The skills section MUST be maintained and kept in order for several reasons, I'll explain how:

  • Constantly update the section, eliminating technologies/languages/frameworks that you no longer use (or that you know but no longer want to use professionally) to avoid receiving job proposals with technologies you are not interested in.
  • One very important thing is to sort skills: put your strongest skills on top and those where you feel least competent at the end. LinkedIn gives you the ability to "highlight" your top three skills, which will immediately appear on your profile: so linking back to the previous point, pick the three skills where you feel most skilled and move them to the top.
  • We had also talked about skills in point 5, professional experiences: LinkedIn allows you to "tie" skills to professional experience, which is super useful for demonstrating what skills you are using in your current role.
  • Ask colleagues/friends/connections to confirm competencies for you: it's obviously a pure vanity metric, but you probably know better than I do that the "wow effect" of seeing a competency confirmed by lots of people works, so do it!

9) Languages

Exactly as with the CV, the languages section provides the possibility to communicate your knowledge of one or more languages other than your mother tongue (in our case, of course, Italian). For example, it happens to me to manage selections where knowledge of English is absolutely compulsory (because maybe the team is international, the company has foreign clients, is expanding outside Italy, etc.), consequently demonstrating a knowledge of a foreign language helps me to understand if the profile I am visiting meets that requirement. If you have language certifications or certificates, it is absolutely great to put them in the section we talked about earlier, which is "Licenses and Certifications."

10) References

Here's another section I love to visit (yes, I'm weird, this confirms it). Reviews are a very powerful weapon that very few people really take advantage of. It's impossible not to have a colleague, manager, former boss, collaborator, outside consultant from whom you can ask for a reference (unless you're the Grinch and have no friends, of course). It really is a request that costs a few minutes and helps so much to enrich your profile and increase your personal branding.

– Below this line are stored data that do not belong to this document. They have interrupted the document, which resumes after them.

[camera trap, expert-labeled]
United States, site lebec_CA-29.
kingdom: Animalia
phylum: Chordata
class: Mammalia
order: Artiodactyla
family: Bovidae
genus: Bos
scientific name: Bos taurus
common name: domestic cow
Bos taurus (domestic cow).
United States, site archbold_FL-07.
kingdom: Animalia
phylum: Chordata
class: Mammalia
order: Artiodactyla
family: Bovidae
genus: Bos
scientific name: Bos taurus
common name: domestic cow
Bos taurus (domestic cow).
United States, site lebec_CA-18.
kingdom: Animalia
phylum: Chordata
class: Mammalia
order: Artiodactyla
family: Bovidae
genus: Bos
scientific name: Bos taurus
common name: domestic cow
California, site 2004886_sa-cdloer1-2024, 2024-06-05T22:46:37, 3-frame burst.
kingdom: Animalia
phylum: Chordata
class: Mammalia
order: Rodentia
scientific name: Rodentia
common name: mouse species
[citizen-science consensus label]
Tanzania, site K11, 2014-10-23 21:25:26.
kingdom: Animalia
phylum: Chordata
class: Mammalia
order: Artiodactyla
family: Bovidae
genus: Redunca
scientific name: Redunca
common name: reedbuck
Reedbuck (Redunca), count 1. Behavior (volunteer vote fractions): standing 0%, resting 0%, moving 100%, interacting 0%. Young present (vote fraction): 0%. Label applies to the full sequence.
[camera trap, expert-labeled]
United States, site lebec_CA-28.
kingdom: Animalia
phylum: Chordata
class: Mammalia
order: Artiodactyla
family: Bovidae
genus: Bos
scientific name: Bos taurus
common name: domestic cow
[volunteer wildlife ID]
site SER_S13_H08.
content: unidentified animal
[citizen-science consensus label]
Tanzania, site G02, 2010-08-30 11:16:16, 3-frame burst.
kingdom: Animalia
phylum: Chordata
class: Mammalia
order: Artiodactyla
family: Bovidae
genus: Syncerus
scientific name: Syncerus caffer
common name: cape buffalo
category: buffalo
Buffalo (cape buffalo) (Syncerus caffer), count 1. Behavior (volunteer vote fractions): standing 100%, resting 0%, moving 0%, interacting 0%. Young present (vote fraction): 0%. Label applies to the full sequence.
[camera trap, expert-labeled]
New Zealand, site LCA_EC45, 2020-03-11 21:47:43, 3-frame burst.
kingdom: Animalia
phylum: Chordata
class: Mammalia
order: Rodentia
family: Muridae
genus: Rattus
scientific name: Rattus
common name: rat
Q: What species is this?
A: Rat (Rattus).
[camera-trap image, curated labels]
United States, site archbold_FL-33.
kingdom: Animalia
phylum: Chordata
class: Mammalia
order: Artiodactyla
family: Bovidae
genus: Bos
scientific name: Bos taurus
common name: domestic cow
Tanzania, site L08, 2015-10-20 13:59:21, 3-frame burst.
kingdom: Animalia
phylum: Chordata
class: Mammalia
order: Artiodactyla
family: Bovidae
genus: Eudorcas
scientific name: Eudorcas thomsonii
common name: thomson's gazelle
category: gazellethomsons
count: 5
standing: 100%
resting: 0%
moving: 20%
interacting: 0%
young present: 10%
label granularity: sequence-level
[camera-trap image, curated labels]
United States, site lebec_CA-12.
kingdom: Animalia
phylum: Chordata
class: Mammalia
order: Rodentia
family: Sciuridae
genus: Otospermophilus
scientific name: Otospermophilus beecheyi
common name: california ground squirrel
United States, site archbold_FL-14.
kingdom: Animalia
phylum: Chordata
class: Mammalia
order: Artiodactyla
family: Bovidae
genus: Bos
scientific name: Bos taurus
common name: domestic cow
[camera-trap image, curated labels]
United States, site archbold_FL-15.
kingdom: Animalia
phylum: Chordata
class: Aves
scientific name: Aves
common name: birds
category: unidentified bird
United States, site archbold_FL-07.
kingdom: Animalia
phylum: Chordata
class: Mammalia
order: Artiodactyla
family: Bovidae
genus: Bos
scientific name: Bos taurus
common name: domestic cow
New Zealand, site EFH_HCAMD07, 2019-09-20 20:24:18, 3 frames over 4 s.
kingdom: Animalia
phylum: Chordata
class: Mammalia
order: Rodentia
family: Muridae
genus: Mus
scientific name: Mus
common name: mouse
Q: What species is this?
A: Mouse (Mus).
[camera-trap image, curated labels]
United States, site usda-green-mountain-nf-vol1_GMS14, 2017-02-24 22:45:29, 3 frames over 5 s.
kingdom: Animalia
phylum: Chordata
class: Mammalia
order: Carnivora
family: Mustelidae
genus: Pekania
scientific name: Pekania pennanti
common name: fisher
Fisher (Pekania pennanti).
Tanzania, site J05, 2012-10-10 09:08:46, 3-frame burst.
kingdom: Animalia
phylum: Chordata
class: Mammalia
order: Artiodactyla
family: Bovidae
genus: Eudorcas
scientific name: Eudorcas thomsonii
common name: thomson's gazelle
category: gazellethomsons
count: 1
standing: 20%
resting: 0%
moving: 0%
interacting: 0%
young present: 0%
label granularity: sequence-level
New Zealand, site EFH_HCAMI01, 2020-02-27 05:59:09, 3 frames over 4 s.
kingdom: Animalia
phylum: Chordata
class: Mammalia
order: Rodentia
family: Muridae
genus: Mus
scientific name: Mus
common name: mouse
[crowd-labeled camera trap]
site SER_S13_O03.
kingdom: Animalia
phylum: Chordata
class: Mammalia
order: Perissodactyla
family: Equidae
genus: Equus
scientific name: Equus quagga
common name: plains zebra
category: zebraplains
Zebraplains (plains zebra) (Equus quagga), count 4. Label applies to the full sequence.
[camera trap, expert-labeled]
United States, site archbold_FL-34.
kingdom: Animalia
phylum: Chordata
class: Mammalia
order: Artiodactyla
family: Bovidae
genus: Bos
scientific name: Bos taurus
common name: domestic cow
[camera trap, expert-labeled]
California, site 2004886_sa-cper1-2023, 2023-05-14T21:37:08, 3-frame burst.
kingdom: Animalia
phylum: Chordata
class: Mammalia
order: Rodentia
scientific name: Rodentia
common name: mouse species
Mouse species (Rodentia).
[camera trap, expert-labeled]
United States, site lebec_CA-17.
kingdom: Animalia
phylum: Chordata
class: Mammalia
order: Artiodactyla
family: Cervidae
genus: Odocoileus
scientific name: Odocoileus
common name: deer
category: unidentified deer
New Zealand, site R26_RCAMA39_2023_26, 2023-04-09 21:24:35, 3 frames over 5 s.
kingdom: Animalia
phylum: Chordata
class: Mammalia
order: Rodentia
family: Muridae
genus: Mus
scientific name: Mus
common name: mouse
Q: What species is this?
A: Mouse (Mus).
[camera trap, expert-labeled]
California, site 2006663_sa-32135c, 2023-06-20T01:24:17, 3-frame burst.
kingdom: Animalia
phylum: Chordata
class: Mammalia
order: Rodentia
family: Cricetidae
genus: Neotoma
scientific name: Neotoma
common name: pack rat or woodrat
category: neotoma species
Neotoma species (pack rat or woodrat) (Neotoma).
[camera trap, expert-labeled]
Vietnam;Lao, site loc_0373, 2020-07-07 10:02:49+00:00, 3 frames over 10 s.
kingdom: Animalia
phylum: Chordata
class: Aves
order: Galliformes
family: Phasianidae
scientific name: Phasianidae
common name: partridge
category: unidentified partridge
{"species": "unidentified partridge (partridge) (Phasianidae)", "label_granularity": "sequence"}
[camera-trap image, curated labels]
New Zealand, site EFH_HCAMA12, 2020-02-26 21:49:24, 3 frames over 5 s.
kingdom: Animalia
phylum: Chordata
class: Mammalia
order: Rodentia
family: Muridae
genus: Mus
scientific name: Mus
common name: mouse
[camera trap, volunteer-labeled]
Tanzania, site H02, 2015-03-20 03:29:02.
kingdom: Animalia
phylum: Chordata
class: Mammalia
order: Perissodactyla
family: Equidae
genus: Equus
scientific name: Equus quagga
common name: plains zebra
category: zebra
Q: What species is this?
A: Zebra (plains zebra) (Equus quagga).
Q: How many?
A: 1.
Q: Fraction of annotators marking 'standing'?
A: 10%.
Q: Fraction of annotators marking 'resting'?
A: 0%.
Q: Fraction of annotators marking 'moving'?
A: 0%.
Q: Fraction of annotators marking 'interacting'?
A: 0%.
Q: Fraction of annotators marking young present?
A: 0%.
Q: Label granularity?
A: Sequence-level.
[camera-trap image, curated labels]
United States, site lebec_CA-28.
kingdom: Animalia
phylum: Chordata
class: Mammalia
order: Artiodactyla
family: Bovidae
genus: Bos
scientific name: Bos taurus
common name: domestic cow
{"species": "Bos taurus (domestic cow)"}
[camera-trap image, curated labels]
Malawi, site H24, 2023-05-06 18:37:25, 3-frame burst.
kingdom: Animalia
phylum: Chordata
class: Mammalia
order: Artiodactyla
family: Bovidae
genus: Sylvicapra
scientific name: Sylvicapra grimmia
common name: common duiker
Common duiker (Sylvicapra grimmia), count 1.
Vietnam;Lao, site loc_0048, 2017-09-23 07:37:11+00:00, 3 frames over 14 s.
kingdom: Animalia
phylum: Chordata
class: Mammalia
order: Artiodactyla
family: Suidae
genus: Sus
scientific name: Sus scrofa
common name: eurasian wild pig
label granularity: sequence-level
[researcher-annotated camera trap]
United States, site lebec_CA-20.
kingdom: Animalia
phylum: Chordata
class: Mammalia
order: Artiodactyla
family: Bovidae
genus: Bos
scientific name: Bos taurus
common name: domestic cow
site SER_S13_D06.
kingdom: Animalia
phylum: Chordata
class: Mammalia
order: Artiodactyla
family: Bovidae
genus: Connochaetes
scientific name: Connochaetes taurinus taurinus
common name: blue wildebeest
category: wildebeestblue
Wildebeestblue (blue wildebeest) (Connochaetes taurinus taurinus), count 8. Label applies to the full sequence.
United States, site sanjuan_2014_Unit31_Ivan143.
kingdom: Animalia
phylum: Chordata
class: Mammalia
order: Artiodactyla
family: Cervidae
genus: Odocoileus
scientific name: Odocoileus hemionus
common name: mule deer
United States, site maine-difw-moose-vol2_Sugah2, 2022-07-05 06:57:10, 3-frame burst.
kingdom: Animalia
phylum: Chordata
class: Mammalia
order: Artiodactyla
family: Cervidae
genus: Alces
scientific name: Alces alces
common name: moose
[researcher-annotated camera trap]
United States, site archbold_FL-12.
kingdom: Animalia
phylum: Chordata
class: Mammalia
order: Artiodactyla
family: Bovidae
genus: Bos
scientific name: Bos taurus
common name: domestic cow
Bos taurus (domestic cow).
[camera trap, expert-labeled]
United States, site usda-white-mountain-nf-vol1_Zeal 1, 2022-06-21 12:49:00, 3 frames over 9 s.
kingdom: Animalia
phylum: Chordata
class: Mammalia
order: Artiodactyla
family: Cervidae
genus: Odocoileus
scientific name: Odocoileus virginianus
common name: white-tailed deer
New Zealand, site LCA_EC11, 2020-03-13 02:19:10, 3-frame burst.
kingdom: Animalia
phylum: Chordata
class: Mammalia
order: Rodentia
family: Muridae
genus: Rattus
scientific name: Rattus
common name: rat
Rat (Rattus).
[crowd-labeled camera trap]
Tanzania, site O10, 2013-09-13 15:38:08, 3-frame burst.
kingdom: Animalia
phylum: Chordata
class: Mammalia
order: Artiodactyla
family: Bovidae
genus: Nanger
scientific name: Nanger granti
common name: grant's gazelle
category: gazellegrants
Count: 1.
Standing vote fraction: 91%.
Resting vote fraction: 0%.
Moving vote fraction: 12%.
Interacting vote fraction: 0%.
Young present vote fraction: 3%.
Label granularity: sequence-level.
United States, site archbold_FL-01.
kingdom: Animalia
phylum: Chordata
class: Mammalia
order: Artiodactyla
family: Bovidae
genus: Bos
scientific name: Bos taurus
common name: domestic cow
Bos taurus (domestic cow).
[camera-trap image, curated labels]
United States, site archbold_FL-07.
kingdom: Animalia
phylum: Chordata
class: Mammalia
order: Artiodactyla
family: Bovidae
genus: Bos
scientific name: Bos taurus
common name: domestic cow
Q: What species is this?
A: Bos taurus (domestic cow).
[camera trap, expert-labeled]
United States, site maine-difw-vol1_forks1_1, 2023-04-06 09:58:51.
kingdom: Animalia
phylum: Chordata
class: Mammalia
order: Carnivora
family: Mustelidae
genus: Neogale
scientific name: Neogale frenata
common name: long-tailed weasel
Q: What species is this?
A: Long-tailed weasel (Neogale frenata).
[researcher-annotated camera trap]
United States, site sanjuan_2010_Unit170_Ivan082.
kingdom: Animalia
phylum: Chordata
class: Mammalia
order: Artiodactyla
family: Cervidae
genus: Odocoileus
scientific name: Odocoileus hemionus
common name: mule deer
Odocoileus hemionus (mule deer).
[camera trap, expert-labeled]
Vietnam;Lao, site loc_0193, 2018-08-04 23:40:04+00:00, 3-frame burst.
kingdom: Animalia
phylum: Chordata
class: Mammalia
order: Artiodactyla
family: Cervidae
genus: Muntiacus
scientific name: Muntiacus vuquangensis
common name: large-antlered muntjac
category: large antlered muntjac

Fun fact: While visiting a developer's profile (which, at first glance, didn't particularly appeal to me) I noticed that he had received a reference from a high-level manager I know well. The reference then prompted me to investigate further, contacting the developer who, in fact, during the interview confirmed the attitude and skills that the positive reference he had received from the manager reported. Probably, had that reference not been there, I would never have contacted him!

11) Publications

As with the CV, another respectable section is publications. This section not only adds importance to your profile and enriches it, but can also be an important element in several cases. In fact, it may be particularly appreciated by research and innovation-oriented companies. Publications can therefore demonstrate your inclination and willingness in this area.

If you have publications, do not hesitate to post them!

12) Final considerations

If you have made it this far, I thank you, because as you can see, the gift of brevity does not belong to me (you probably also noticed this when reading the CV guide, which is even longer than this one). In fact, for the sake of the record, I have voluntarily omitted many other LinkedIn topics and features that I think are interesting and extremely useful (who visited your profile, organic post views, the use of hashtags, the profile creator, the algorithm, linking in the post and in comments, and much more), but I have done so simply for a practical reason, which is to try not to burden this guide with excessive vocabularies or vertical technicalities of the platform. I know, you're a dev, you probably wallow in technicalities, and you're also right! But, there you go, the goal is to make these guides usable and "readable" without getting too technical and lapsing into utter boredom.

If you haven't fallen asleep, thanks again!